Pre-trained Gaussian Processes

Updated 20 February 2026

Pre-trained Gaussian Processes are models that set their priors, kernels, or hyperparameters using task-relevant datasets to embed domain knowledge.
They integrate methods like prior mean pre-training, deep kernel construction, and hierarchical hyperparameter tuning to boost data efficiency and model calibration.
Applications in Bayesian optimization, computer vision, and time-series forecasting illustrate their potential for robust few-shot learning and faster inference.

Pre-trained Gaussian Processes (GPs) are Gaussian process models whose prior (or hyperparameters, mean, or kernel) are set through analysis of large, task-relevant datasets, often to encode domain knowledge or transfer learning from related tasks. Their emergence has enabled more data-efficient Bayesian inference, accelerated model selection, principled uncertainty quantification, and robust few-shot learning across diverse application domains including Bayesian optimization, vision, psychiatry, and time-series analysis.

1. Core Methodologies of Pre-trained Gaussian Processes

Pre-training in the context of GPs denotes the process of constructing a prior mean, kernel, or hyperparameter distribution informed by multi-task or historical data, rather than relying on uninformed initializations or manual specification. Several major approaches are prevalent:

Prior Mean Pre-training: The mean function $m(x)$ is set from a pre-trained model, e.g., deep neural network or a zero-shot classifier, to inject strong prior signal into the GP regression or classification task. For example, using CLIP’s zero-shot classifier as the GP mean (Miao et al., 2024), or using predictions from a pre-trained DNN (Ortega et al., 2024).
Kernel Pre-training and Deep Kernels: The kernel $k(x, x')$ may combine features from several pre-trained encoders (e.g., vision transformers, self-supervised networks) via learnable or fixed linear and nonlinear transforms, resulting in ensemble deep kernel GPs (Miao et al., 2024).
Hyperparameter Pre-training: Hierarchical or empirical Bayes strategies fit priors $p(\theta)$ for kernel (and mean) hyperparameters using a collection of related datasets, e.g., prior tasks or trajectories (Wang et al., 2021, Kenney et al., 2024, Fan et al., 2022).
Universal Prior for Transfer Learning: HyperBO+ provides pre-training of hierarchical GP hyper-priors that generalize across task domains or search spaces (Fan et al., 2022).
Neural Surrogate Priors: DeepRV and related approaches encode the distribution of GP sample paths as decoder-only neural surrogates, pre-trained to mimic the distribution of function values under a target set of kernel hyperparameters (Navott et al., 27 Mar 2025).

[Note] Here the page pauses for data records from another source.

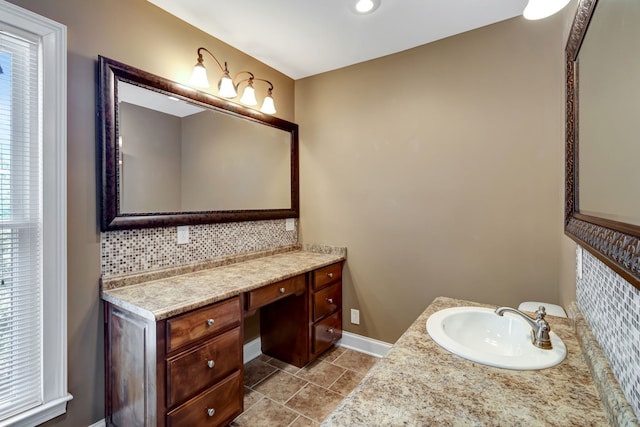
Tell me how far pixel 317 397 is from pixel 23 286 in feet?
5.77

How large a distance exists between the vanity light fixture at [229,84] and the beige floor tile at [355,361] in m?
2.17

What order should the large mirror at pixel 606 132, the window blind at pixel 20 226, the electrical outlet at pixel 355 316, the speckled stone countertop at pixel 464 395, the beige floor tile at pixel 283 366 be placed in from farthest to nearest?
1. the electrical outlet at pixel 355 316
2. the beige floor tile at pixel 283 366
3. the window blind at pixel 20 226
4. the speckled stone countertop at pixel 464 395
5. the large mirror at pixel 606 132

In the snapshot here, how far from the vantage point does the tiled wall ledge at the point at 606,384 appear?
624 mm

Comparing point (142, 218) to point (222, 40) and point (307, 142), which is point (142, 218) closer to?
point (222, 40)

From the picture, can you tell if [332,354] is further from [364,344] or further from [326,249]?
[326,249]

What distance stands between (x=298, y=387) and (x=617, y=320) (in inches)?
75.9

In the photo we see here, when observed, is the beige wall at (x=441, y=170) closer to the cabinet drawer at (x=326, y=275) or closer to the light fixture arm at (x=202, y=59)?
the cabinet drawer at (x=326, y=275)

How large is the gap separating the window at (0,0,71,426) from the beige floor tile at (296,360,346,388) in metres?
1.44

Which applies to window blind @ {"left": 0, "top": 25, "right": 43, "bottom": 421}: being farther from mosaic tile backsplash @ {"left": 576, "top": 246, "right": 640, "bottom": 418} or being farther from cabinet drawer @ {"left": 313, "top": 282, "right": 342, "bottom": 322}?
mosaic tile backsplash @ {"left": 576, "top": 246, "right": 640, "bottom": 418}

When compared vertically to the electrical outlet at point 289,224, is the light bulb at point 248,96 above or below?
above

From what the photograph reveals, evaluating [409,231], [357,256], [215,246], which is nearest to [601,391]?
[409,231]

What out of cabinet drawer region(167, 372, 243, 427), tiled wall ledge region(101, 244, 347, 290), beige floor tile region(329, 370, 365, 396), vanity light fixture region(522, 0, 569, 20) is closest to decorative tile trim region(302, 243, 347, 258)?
tiled wall ledge region(101, 244, 347, 290)

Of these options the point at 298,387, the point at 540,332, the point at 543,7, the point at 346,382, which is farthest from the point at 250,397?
the point at 543,7

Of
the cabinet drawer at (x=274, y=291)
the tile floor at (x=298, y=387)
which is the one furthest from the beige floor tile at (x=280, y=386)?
the cabinet drawer at (x=274, y=291)
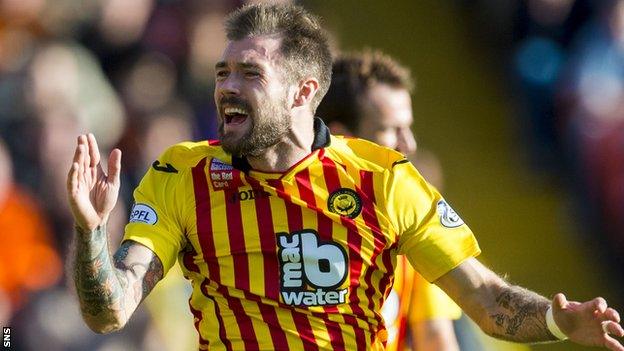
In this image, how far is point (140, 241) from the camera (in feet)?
13.8

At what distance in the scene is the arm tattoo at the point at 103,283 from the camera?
3824mm

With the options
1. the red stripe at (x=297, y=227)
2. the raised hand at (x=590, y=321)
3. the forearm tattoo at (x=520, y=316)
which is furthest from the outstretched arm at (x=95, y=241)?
the raised hand at (x=590, y=321)

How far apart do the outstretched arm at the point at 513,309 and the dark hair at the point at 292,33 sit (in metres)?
0.87

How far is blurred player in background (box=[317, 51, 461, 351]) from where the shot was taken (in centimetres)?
530

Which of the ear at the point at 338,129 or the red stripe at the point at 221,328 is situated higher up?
the ear at the point at 338,129

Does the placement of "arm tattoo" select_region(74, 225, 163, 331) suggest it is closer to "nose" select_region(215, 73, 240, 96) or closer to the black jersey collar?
the black jersey collar

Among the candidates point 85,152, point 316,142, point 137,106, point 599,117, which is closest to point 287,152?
point 316,142

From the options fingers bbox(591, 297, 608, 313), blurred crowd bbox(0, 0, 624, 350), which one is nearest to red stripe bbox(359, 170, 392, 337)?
fingers bbox(591, 297, 608, 313)

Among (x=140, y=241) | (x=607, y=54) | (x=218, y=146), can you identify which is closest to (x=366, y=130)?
(x=218, y=146)

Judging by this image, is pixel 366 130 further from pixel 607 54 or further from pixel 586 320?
pixel 607 54

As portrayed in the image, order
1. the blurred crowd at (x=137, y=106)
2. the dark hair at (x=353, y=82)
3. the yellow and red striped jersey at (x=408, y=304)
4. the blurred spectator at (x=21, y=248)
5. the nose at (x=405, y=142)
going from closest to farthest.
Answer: the yellow and red striped jersey at (x=408, y=304) < the nose at (x=405, y=142) < the dark hair at (x=353, y=82) < the blurred spectator at (x=21, y=248) < the blurred crowd at (x=137, y=106)

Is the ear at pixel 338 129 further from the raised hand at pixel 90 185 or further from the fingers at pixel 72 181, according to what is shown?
the fingers at pixel 72 181

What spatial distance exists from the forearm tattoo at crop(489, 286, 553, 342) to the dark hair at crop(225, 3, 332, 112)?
103cm

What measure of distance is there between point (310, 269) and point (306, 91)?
2.30 ft
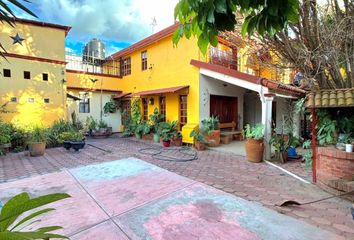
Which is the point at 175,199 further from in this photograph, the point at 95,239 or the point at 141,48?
the point at 141,48

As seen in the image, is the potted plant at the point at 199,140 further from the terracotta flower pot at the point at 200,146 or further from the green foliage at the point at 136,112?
the green foliage at the point at 136,112

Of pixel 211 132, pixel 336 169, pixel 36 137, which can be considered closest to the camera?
pixel 336 169

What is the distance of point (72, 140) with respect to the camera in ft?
30.2

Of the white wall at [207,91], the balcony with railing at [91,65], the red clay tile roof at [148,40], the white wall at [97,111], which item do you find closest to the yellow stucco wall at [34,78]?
the white wall at [97,111]

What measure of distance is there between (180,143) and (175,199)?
6538mm

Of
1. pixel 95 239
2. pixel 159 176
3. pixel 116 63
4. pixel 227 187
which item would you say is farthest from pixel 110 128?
pixel 95 239

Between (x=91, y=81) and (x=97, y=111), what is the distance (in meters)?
2.07

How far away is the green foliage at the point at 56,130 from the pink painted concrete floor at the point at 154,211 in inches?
199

2. Mathematical Foundations and Pre-training Objectives

The common theoretical basis for pre-trained GPs is the construction of a prior that encodes realistic inductive biases about the function class or task at hand. For instance:

KL-based Prior Matching: Given i.i.d. functions $f_1, ..., f_N$ from unknown $\mathcal{GP}(\mu^*,k^*)$ , fit model $\mathcal{GP}(\mu,k)$ by minimizing

$L(\mu, k) = D_{\mathrm{KL}}(\mathcal{GP}(\mu^*, k^*),\; \mathcal{GP}(\mu, k))$

where $D_{\mathrm{KL}}$ is the functional KL divergence. Practical approximations include (a) empirical KL using matched input grids, or (b) negative log-likelihood aggregate over many tasks (Wang et al., 2021).

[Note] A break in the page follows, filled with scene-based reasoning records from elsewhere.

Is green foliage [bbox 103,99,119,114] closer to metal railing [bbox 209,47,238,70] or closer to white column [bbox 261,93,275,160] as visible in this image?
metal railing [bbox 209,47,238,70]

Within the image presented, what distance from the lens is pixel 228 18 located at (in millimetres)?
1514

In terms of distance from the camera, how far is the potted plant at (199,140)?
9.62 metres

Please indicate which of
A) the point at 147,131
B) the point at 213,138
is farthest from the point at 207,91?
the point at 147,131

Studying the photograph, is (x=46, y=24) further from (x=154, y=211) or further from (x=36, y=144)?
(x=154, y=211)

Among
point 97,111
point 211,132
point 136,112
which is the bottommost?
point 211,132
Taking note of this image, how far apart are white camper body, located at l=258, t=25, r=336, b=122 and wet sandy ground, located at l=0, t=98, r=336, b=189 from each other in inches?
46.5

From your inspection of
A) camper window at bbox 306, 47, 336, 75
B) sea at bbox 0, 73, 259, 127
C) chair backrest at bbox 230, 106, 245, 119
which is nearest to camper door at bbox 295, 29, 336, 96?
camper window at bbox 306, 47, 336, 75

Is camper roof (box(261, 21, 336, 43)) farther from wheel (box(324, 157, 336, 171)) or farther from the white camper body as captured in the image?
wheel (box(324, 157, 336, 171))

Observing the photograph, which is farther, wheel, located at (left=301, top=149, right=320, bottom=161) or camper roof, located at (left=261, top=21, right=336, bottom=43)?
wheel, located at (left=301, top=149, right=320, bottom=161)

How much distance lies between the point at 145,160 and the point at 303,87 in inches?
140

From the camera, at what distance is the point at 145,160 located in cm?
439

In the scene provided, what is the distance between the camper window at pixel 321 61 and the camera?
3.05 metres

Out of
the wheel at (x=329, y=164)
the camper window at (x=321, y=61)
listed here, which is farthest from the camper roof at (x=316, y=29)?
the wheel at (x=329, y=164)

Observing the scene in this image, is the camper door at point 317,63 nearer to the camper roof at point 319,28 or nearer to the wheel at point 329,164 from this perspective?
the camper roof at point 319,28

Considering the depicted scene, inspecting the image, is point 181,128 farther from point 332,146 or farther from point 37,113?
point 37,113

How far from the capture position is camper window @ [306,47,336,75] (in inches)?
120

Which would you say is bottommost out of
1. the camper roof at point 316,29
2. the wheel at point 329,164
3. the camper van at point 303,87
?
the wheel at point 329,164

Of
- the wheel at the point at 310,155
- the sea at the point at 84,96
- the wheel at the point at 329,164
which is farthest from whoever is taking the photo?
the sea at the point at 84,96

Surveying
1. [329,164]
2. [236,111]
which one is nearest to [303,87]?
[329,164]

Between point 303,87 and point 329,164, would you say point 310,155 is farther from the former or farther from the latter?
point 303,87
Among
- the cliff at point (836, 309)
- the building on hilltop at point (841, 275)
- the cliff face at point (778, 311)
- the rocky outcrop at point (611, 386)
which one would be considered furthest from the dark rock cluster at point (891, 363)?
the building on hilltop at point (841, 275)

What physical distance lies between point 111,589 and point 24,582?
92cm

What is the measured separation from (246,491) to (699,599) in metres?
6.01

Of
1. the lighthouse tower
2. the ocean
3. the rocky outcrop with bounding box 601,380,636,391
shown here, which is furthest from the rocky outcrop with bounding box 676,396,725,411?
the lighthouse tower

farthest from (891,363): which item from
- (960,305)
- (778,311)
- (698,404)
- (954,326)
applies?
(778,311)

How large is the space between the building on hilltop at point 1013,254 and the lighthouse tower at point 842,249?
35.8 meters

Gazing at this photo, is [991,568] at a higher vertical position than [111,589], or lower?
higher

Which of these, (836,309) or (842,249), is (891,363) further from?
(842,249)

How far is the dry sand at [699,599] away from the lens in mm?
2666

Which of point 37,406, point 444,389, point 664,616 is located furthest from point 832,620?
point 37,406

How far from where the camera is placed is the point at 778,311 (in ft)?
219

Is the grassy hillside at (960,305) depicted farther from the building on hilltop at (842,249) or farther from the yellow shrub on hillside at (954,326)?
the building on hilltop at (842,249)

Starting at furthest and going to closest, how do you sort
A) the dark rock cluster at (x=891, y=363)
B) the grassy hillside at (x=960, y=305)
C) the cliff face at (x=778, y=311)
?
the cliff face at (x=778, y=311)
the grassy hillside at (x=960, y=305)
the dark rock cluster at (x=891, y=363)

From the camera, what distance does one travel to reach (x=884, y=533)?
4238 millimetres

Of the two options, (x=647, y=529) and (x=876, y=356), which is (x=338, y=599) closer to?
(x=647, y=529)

Hierarchical Empirical Bayes: Hyperpriors for kernel parameters are inferred via $N$ related tasks, typically maximizing marginal likelihood across all tasks for hyperparameter prior parameters $a$ :

$\hat{a} = \arg\max_a \prod_{i=1}^N p((\hat{\theta}_i, \hat{\sigma}_i); a)$

where $(\hat{\theta}_i, \hat{\sigma}_i)$ are task-wise MLE estimates (Fan et al., 2022, Kenney et al., 2024).

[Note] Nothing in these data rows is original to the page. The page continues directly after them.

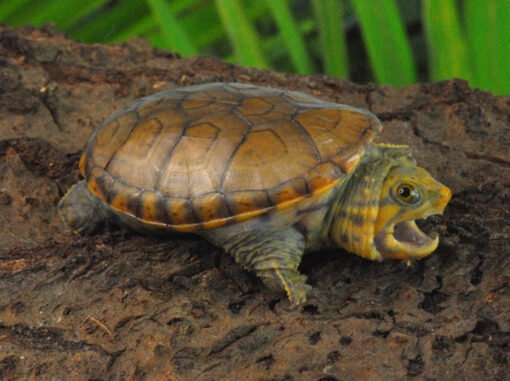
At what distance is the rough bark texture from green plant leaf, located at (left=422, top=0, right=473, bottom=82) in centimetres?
92

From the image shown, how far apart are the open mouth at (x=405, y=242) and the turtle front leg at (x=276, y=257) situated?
1.04 ft

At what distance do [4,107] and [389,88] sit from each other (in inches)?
80.8

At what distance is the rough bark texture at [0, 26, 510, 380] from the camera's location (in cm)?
207

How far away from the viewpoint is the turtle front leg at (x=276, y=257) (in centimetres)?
230

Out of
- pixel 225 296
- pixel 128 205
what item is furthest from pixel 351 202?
pixel 128 205

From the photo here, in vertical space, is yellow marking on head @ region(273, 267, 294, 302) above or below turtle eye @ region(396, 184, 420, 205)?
below

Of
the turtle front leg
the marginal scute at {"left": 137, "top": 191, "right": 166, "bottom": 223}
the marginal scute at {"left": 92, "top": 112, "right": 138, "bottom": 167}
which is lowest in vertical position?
the turtle front leg

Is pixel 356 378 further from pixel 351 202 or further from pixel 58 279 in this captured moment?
pixel 58 279

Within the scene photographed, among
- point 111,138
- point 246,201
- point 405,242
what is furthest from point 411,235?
point 111,138

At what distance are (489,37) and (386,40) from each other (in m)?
0.63

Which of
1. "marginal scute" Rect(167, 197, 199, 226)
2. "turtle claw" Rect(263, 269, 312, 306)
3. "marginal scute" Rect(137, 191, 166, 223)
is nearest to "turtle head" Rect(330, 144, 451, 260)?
"turtle claw" Rect(263, 269, 312, 306)

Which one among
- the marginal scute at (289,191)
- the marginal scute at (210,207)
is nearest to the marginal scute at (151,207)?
the marginal scute at (210,207)

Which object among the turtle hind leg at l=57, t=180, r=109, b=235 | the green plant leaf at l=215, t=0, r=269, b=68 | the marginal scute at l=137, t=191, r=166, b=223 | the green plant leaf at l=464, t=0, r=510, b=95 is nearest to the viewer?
the marginal scute at l=137, t=191, r=166, b=223

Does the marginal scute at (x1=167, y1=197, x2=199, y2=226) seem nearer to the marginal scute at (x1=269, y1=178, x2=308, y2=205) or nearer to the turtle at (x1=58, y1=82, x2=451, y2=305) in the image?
the turtle at (x1=58, y1=82, x2=451, y2=305)
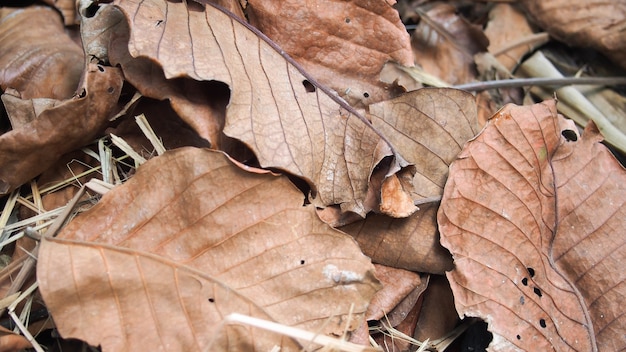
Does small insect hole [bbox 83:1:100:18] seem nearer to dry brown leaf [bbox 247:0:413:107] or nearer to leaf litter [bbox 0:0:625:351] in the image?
leaf litter [bbox 0:0:625:351]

Decoder-based Emulation: Deep generative models approximate the Cholesky factorization of the GP covariance, enabling efficient sampling of function draws $f = g_\theta(z, c)$ , where $\theta$ is learned to minimize $L_2$ error against analytic GP draws for a range of kernel hyperparameters $c$ (Navott et al., 27 Mar 2025).

3. Integration with Pre-trained Models and Deep Networks

A crucial axis of development is the unification of GP priors with pre-trained deep models:

Fixed Mean Gaussian Processes: The mean function of the GP inherits from the outputs of a pretrained DNN, and the GP kernel is trained to capture the covariance of prediction errors. Only the GP variances are learned, ensuring identity of predictions while delivering post-hoc uncertainty estimates at scale (Ortega et al., 2024).
Activation-level GPs: The Gaussian Process Activation function (GAPA) constructs a separate one-dimensional GP for each neuron’s activation, with mean fixed to that neuron’s output in a pre-trained network. Both empirical and variational pre-training strategies exist to set the kernel hyperparameters rapidly, yielding tractable and mean-preserving uncertainty quantification (Bergna et al., 28 Feb 2025).
Ensemble Deep Kernels: For low-shot image classification, ensemble kernels aggregate features from several distinct pre-trained encoders, with per-feature scaling weights learned to optimize predictive likelihood. The mean is specified by a pre-trained classifier such as CLIP, yielding an analytically tractable vector-valued GP (Miao et al., 2024).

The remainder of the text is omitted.